__Problem description__. Reproduce the data below line for line, keeping every word, number, and bracket unchanged.

__Input rows__.
────────────────────────────────────────

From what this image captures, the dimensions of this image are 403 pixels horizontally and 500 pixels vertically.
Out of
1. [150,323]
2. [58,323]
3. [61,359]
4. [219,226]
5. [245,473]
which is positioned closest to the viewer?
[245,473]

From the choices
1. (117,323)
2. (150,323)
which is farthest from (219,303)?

────────────────────────────────────────

__Answer to this problem__.
From what this image captures, the dimensions of this image are 403 pixels horizontally and 500 pixels vertically.
Out of
1. [150,323]
2. [58,323]
3. [61,359]
4. [219,226]
5. [245,473]
which is positioned closest to the viewer?
[245,473]

From the choices
1. (117,323)
2. (150,323)
which is farthest from (219,303)?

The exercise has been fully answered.